(Text under study Opens)

Director: Joe Johnston
Screenplay: Andrew Kevin Walker and David Self
Based On: The Wolf Man (1941)
Cast: Benicio del Toro, Anthony Hopkins, Emily Blunt, Hugo Weaving, Geraldine Chaplin
Let me start with the admission that I’ve never seen the classic version of this movie, so I wasn’t going into this with any kind of expectations for the movie to live up to. With the reshoots and the delays, you could even say that I was not expecting much of anything from this movie at all. I felt like I got about that out of it: not much. I certainly didn’t hate it, but I also didn’t know that it was possible to make a boring werewolf movie, either.
The movie itself is beautiful, eerie with great atmosphere. The old Talbot home is great in the stark contrasts between the way it stands now and the flashback version to when Solana Talbot — Lawrence’s mother and Sir John’s wife — was still alive. I was also very impressed with the psychiatric hospital and the bizarre trippy sequences that take place there. However, for all the beauty of the camera shots, settings, and costumes, I was more unimpressed with what wasn’t there.
I never found anything to grab me about any of the characters. The only one that I was interested in in the least was Hugo Weaving’s Inspector Abberline. Weaving was his usual stoic self, which worked well for the Inspector with hints of a backstory. The actors were all fine in their roles, and the performances were strong. There just wasn’t anything there that made me care about them.
I never understood why Emily Blunt’s Gwen Conliffe was out here living at Talbot manor. She seems a smart woman who has it all together, yet she’s living out in the country in a dilapidated crumbling manor house. I’m also not sure why she needed to send Lawrence (Benicio Del Toro) a letter to come help search for his brother when there seem to be plenty of searchers there already. Sir John (Anthony Hopkins) delivers several good moments, but in the end, I just didn’t quite get the sense that he was truly losing it until the very end. Hopkins was excellent, but the character wasn’t nearly as dominating over the family as I felt they wanted him to be.
The atmosphere of the movie didn’t catch on for me, either. I felt like we were dropped into the middle of the story and, after a convenient conversation in a bar catches Lawrence up on the going theories of the townsfolk, we’re off and running with an underdeveloped gypsy angle that also never really feels fully fleshed out. The anger that a scared town would feel was certainly there, but the scared part never really showed itself. Other than the doctor, I couldn’t tell one townsperson from another in a lineup. The gypsies were your usual gypsies without anything to set them apart from any other gypsies you’ve ever seen. I would understand these characters being less fleshed out if the main characters were more fleshed out themselves.
The CGI werewolves were good. The CGI deer and bear were a little odd to me. It doesn’t seem that difficult to get the real thing, but then I don’t make movies. The gore was about right, I felt. More than some older movies but certainly nothing near Saw or Hostel levels. I especially loved the werewolf claw going through a man’s jaw and coming out his mouth.
My biggest problem is that this is another in a disturbing trend of movies that look good and have very little substance or character development to make me care about how cool the effects are. I’ll say that I was expecting much and really didn’t get much.

(Text under study Closes)
(Data below Opens)

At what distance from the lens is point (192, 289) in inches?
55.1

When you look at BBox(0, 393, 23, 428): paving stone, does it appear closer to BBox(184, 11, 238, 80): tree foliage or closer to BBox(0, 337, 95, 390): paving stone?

(Data below Closes)

# Tasks and exercises
1 > From the werewolf movie review, reproduce the passage starting at "I never understood" and ending at "wanted him to be.".
2 > Answer these questions using the werewolf movie review:
(a) Who wrote the screenplay?
(b) Which character was the only one the reviewer found at all interesting?
(c) Which two movies does the reviewer name when comparing the level of gore?
3 > Translate this sentence from the werewolf movie review into Spanish: "I especially loved the werewolf claw going through a man’s jaw and coming out his mouth."

# Solution list
1 >
I never understood why Emily Blunt’s Gwen Conliffe was out here living at Talbot manor. She seems a smart woman who has it all together, yet she’s living out in the country in a dilapidated crumbling manor house. I’m also not sure why she needed to send Lawrence (Benicio Del Toro) a letter to come help search for his brother when there seem to be plenty of searchers there already. Sir John (Anthony Hopkins) delivers several good moments, but in the end, I just didn’t quite get the sense that he was truly losing it until the very end. Hopkins was excellent, but the character wasn’t nearly as dominating over the family as I felt they wanted him to be.

2 >
(a) Andrew Kevin Walker and David Self
(b) Hugo Weaving's Inspector Abberline
(c) Saw and Hostel

3 > Me encantó especialmente la garra del hombre lobo que atravesaba la mandíbula de un hombre y le salía por la boca.